10:05 am Tuesday 25 May 2010 Philippine Stock Exchange Index 3154.22 (down 37 points)
With all this volatility in the global markets, it is inevitable that the local market would absorb a lot of this volatility in spite of positive macroeconomic fundamentals locally. Of the country’s total exports, 43.3% go to East Asian Countries and 16.8% go to the U.S. That leaves less than 40% that goes to India, the Middle East, Europe and the rest of the world, which really tells me that Europe will not have so huge a bearing on our economy. While a good number of OFWs are Europe based, many are deployed in the health and home care service industries.
What is directly affecting our stock market is the sentiment in the U.S. which has become fearful of the prospect that more sovereign debt crises might still arise from Europe. The thing about credit markets is that when something like Greece turn up, creditors start reviewing all their positions. The result is a huge contraction of bank credit to all borrowers. I think that is what is going on. It is the same situation prior to when Lehman collapsed in 2008. Banks were already contracting their balance sheets. They are doing it again today, and that is why governments are taking the slack. It is almost a repeat of the Paulson initiative in the last days of the Bush administration, the time when they put together the TARP to keep liquidity flowing into the commercial paper market so that companies can still access finance.
The developed markets are looking bearish. The question in my mind is whether this is a full-blown trend or simply a correction of the major trend starting from March 2009. Even if it is just a correction, it could take the major markets much lower dragging smaller markets like ours down. What is in store for us is likely a market that would be ranging between the recent highs and the supports that we saw sometime in February this year. Here are some of my thoughts.

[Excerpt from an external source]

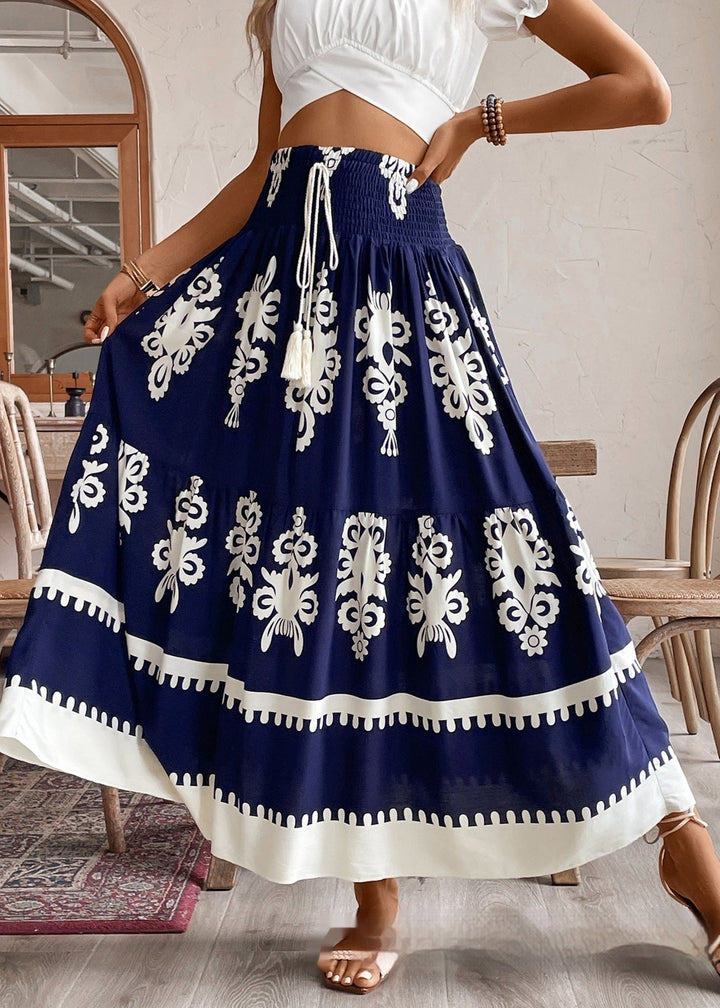 Gonna lunga estiva donna con stampa geometrica e vita arricciata, perfetta per un look fluido e casual da vacanza.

MPI is trading at the lower ind of its trading range. It could ease to 2.70, but that does not violate the range. We can view it within the wider range of 2.65 to 3.25. MER could be working its narrower range of 160 to 175 compared to the wide range of 150 to 188. AP could retrace to 15.25 given the weak sentiment plus the compulsion of investors to bank-in profits. AGI may be seeing a trading support at 5 while its prospects to trade at 6 remains alive.
DMC could theoretically trade at 12.75 and gather strong support there. I am pretty biased for this stock because the stories behind DMC are quite convincing – Semirara, Calaca, Maynilad, and all the infrastructure and land development projects.
EDC has been slipping although a support is showing at 4.60. Geothermal is even going to be a bigger story with all the environmental disasters going on. FGEN looks to be strong at 10.50 although 10 may also be reachable.
I’m not trying to promote MBT, but 52 is a screaming buy for me. I can’t ignore the earnings strength that financials are bound to develop and MBT is the significant player in this market. Since I like the financial sector, PNB to my mind has strong support at 28. Of course, UBP should not experience too much a tumble; should it break 40, i think 37 should be very strong.
This dip should give followers of the URC, RLC and JGS trio a chance to get in at cheap levels. These stocks have been quite resilient and have remained firm because of strong company fundamentals which continue to look good.
Over-all, I would be bold enough to say that this is simply a serious consolidation that we are going through. It always happens when you least expect it. For investors who are getting jittery, I would recommend lightening up by selling some positions that are not too deep in loss because it would be good to be holding some cash. I can still see this market going up 20% by year’s end. Nobody said riding the market would be a smooth ride, but it is when we learn how to face situations as these that we can get to be seasoned investors.